La procédure Dublin permet aux autorités européennes de dispatcher les personnes exilées vers d’autres pays européens où le système de sécurité sociale est plus faible et où il leur sera difficile voire impossible de trouver un emploi. Le règlement Dublin applique la même logique que les “hotspots”, ces camps de détention placés aux frontières de l’Union Européenne qui permettent aux pays centraux et particulièrement influents (France, Belgique, Espagne, Allemagne, Italie…) de délocaliser les personnes en exil et de les retenir avant même leur arrivée sur le sol européen.
Il apparaît aussi clairement que la Belgique n’est pas volontaire dans l’asile qu’elle devrait offrir à la population palestinienne, et ce malgré l’escalade des violences génocidaires en cours en Palestine. L’État belge enferme les personnes dans les centres fermés, et fait en sorte de les placer dans une impasse : ces personnes se retrouvent enfermées dans des démarches énergivores de retour, tandis que le temps passe et qu’il est encore plus dangereux de rester à Gaza. Car, pendant tout ce temps, la famille est sur place et tente de survivre.
Les deux témoignages relayés ici concernent des personnes qui viennent d’un milieu plutôt aisé (managers, professeur·es d’université, …). Elles pourraient être considérées par les États européens comme des “bon·nes réfugié·es”, et pourtant leur accès à l’asile et à l’accueil est extrêmement compliqué, voire impossible. Cela éclaire encore plus la situation innommable que doivent vivre quantité d’autres personnes en exil qui ne bénéficient pas se ces semblants de privilèges.

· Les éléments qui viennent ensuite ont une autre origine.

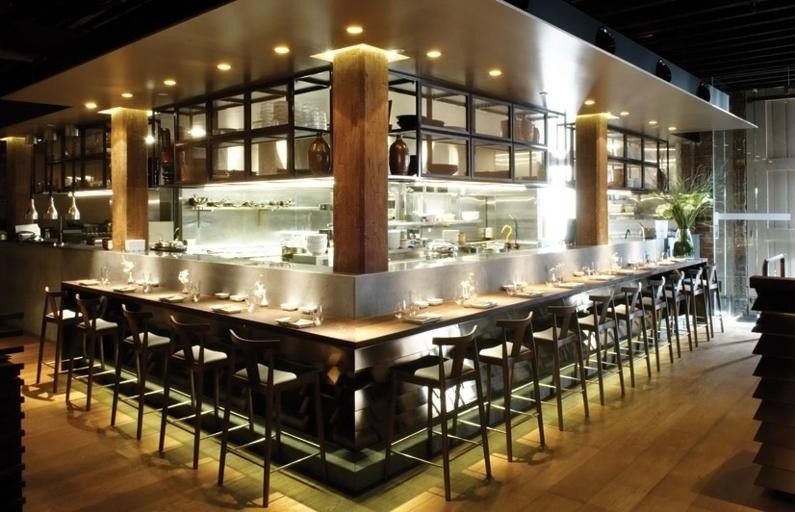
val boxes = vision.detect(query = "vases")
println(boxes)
[669,227,696,258]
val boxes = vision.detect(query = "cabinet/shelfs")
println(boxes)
[388,67,672,263]
[28,64,333,269]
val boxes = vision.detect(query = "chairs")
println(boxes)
[589,281,653,388]
[657,264,710,347]
[666,260,724,339]
[64,293,141,412]
[35,285,107,394]
[508,300,590,432]
[381,323,492,502]
[110,303,197,442]
[218,328,330,508]
[634,264,694,358]
[158,313,256,470]
[612,277,673,373]
[449,309,546,463]
[553,291,626,406]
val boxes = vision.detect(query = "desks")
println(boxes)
[58,259,717,455]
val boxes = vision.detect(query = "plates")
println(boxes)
[428,299,443,301]
[442,230,460,242]
[297,306,317,313]
[478,227,493,239]
[280,302,297,311]
[428,301,442,305]
[462,211,480,220]
[253,101,327,132]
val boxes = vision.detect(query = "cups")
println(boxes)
[101,264,111,285]
[143,273,151,293]
[190,280,200,303]
[312,304,323,327]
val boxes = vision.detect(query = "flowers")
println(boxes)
[637,163,726,253]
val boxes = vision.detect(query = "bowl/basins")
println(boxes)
[503,285,514,290]
[214,293,229,298]
[388,229,400,249]
[400,240,410,248]
[429,164,457,175]
[572,272,584,277]
[306,234,327,255]
[230,296,244,301]
[415,301,428,307]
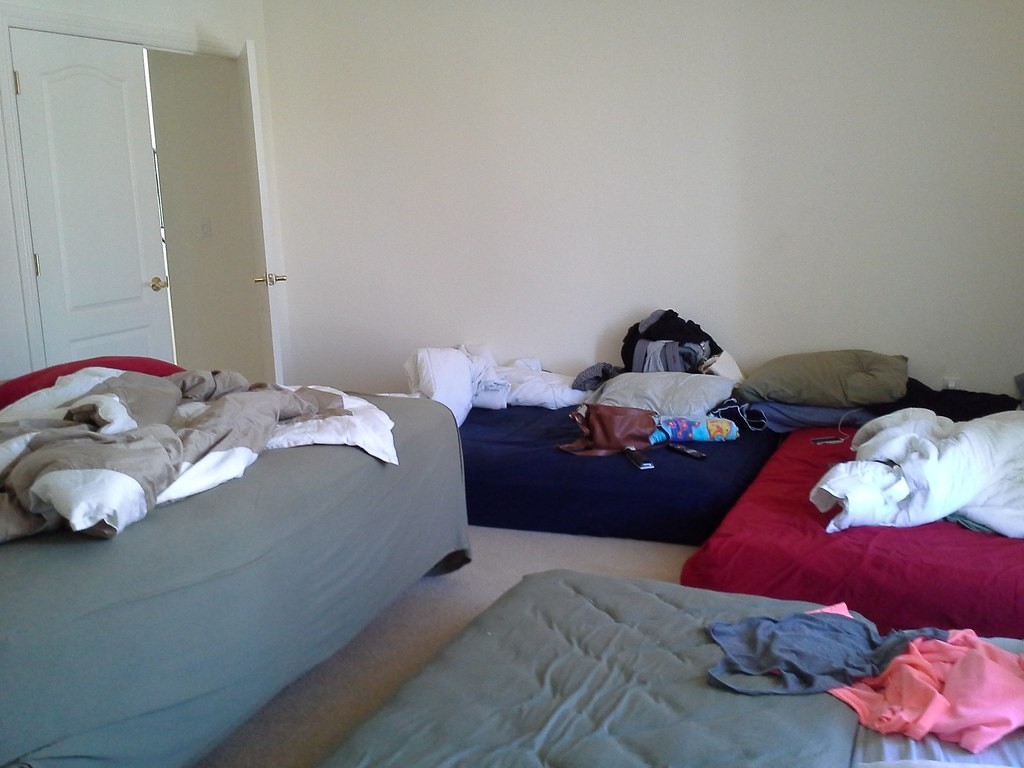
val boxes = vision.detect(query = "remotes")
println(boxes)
[669,443,707,460]
[624,445,654,469]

Nous trouvons donc important de relayer ces situations qui mettent en lumière le fait que la politique migratoire actuelle ne cherche pas à aider les personnes en situation de crise. Au contraire, elle vise volontairement la souffrance et l’isolement de ces personnes. Et ce dans la continuité d’un génocide en Palestine dont la violence s’intensifie, et dont nos pays européens sont des acteurs majeurs.